One thing I should mention is that physician salaries have actually increased in the past 10 years, while dentistry salaries are on the decline and will probably continue to decline.
One of my classmates owns his own dental practice. If he takes a day off, he loses about $800 a day just to keep the office open and his employees paid. He has to pay $1800.00 a month for health insurance for him and his wife. These things all add up. Plus, dealing with all the headaches of being an owner including employees, taxes, regulations, landlords, disgruntled patients labs, suppliers, marketing/accounting, etc.
Though I would say that physicians generally have more stressful day-to-day jobs and generally deal with more stressful clinical situations and much higher likelihood of getting sued. Though I bet being a dermatologist is sweet (salaries in the 300-400,000s, benefits, regular working hours, etc)
If you plan to work for someone, then yes, medicine is probably a better path. If you plan to own, dentistry is better. It's the path of less resistance and more gain.
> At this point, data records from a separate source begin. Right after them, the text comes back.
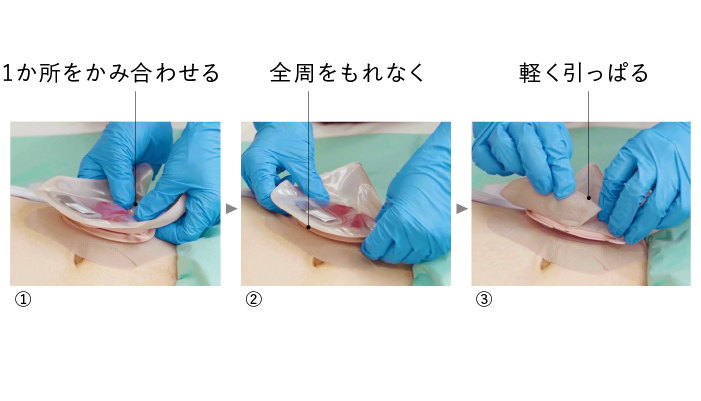 1か所をかみ合わせる

全周をもれなく

軽く引っぱる

①

②

③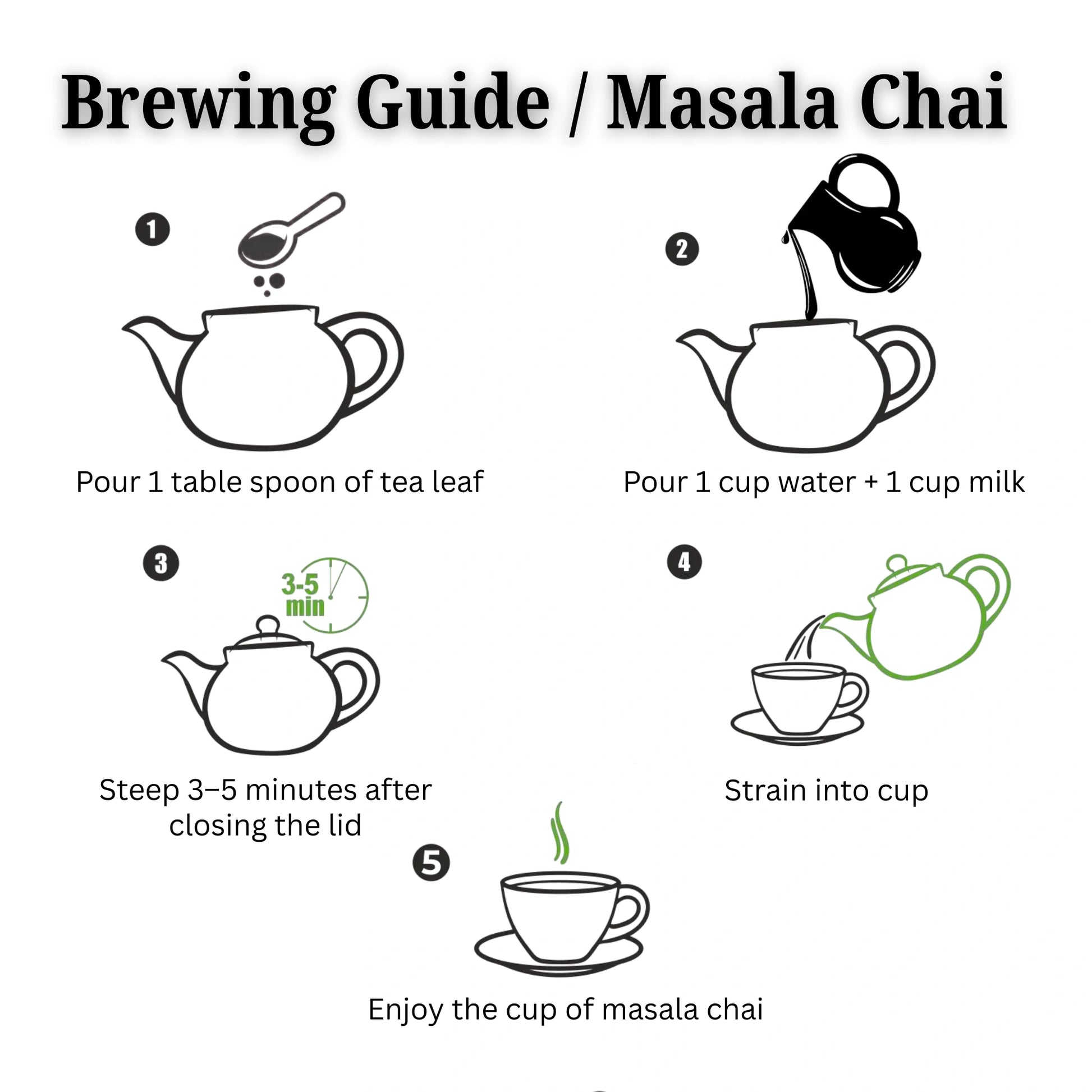 Brewing Guide / Masala Chai

1

Pour 1 table spoon of tea leaf

2

Pour 1 cup water + 1 cup milk

3

3-5 min

Steep 3–5 minutes after closing the lid

4

Strain into cup

5

Enjoy the cup of masala chai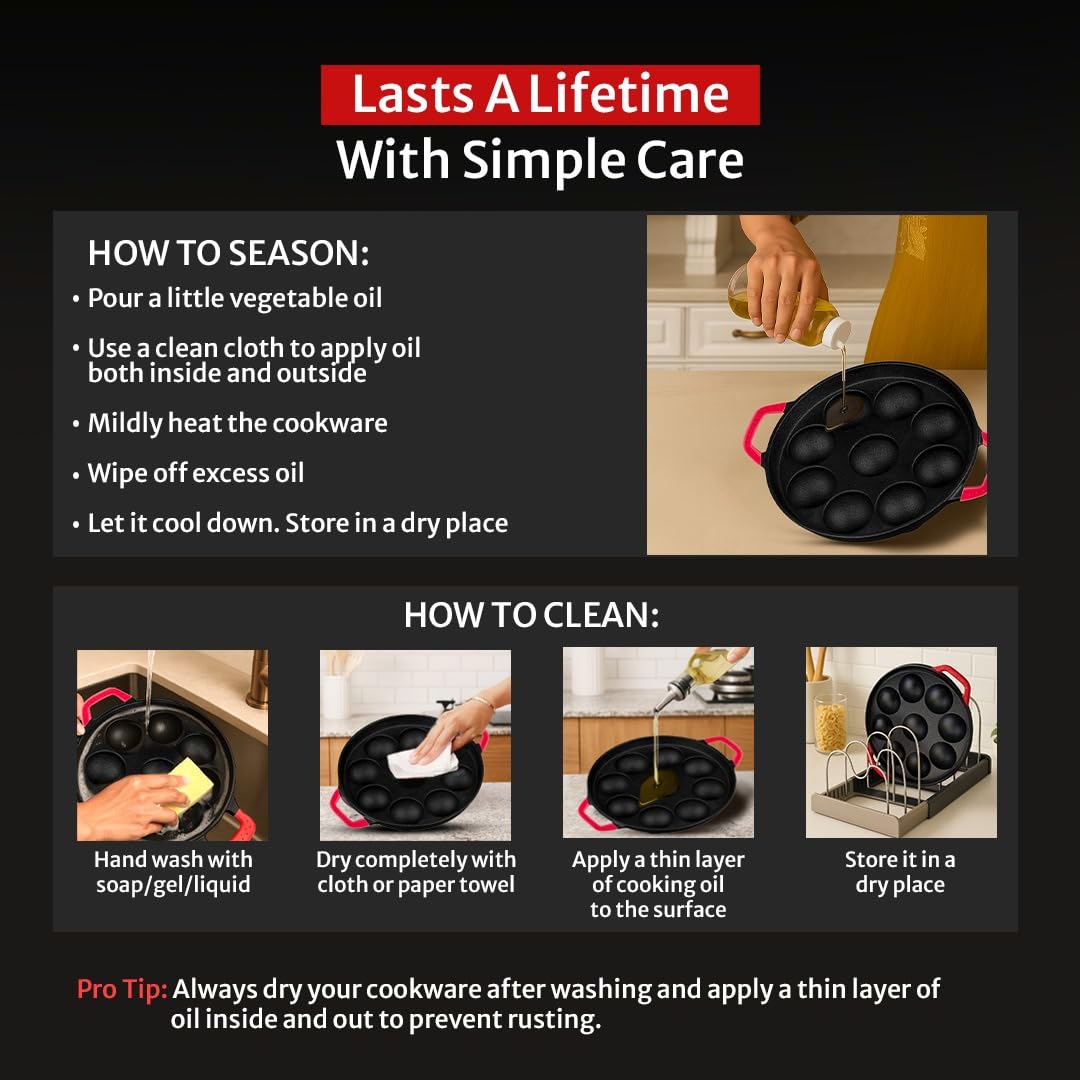 Lasts A Lifetime
With Simple Care

HOW TO SEASON:
• Pour a little vegetable oil
• Use a clean cloth to apply oil both inside and outside
• Mildly heat the cookware
• Wipe off excess oil
• Let it cool down. Store in a dry place

HOW TO CLEAN:

Hand wash with soap/gel/liquid

Dry completely with cloth or paper towel

Apply a thin layer of cooking oil to the surface

Store it in a dry place

Pro Tip: Always dry your cookware after washing and apply a thin layer of oil inside and out to prevent rusting.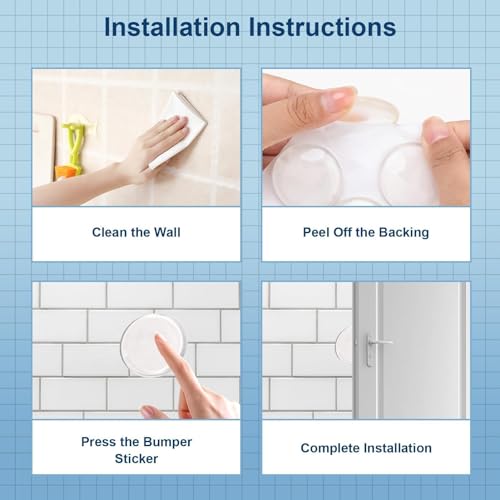 Installation Instructions

Clean the Wall

Peel Off the Backing

Press the Bumper Sticker

Complete Installation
Of course there will be expenses even if you're not open and 800 dollars in fixed and variable expenses is not too bad when comparing to how much you are making when you are there. 10,15, or even 20k+ days produced per dentist completely overrule that 800 (or 1800 to health insurance) dollars that were lost that day and compensated by your daily production on other days. I would be more concerned about potential lost production for the day missed, rather than the expenses incurred. Being an owner is more fun than being a slave to someone else but most of what you mentioned are found with any business. Even as an employee, you'll have problems with other employees, regulations depends on the state you are licensed (regardless of employee or owner), interaction with landlords are typically kept at a minimum, disgruntled patients is with any medical/dental profession, suppliers (inventory management is not difficult unless your suppliers are fly-by-night operations, you shouldn't have problems keeping in stock), accounting (quickbooks/bookkeepers/accountants), marketing (just be personable with mass marketing), etc...All of what you mentioned are "headaches" are relatively simple and not real headaches. I hope what I'm saying makes some sense.
Why don't I want to be a physician? More work and more liability. The points below should articulate why:
- You have to work a lot harder in undergrad, take a lot more difficult entrance exam (MCAT), and do all sorts of annoying activities even if you don't really care about them just to appear well rounded. Not so much in dentistry. 3.0+gpa with prereqs? More than sufficient to be considered for admission in a dental program.
- Medical school board exams are probably way harder than dental board exams. You have to study really hard and suck up to everyone to get into a lifestyle residency such as dermatology. That entails working a lot harder than if you were going a GP route and doing more of what you did in undergrad to stand out.

- Way longer training. 4 years is already long enough, imagine piling on more years.
- If you don't get into the lifestyle residency of your choice, you have to work a lot more hours at the worst times of the day for the rest of your career. Same with dentistry though, if you're gunning for a residency of your choice, and you don't get in, you'll probably hate your life if you hate being a GP.
- Liability. The chance of you killing someone is really low, sedation is probably the highest chance of killing someone outright... and I don't sedate patients.
These are my reasons as to why I prefer dentistry over medicine. I'm not going to say medical doctors are worse than dentists. In fact, I believe we should respect them more because of what they go through and what they sacrificed to help their fellow man, because for me, it makes no logical sense since it requires more effort for the same or marginally more gain. As someone mentioned in a previous thread, there's someone who has to do neurosurgery/oral surgery... just not me.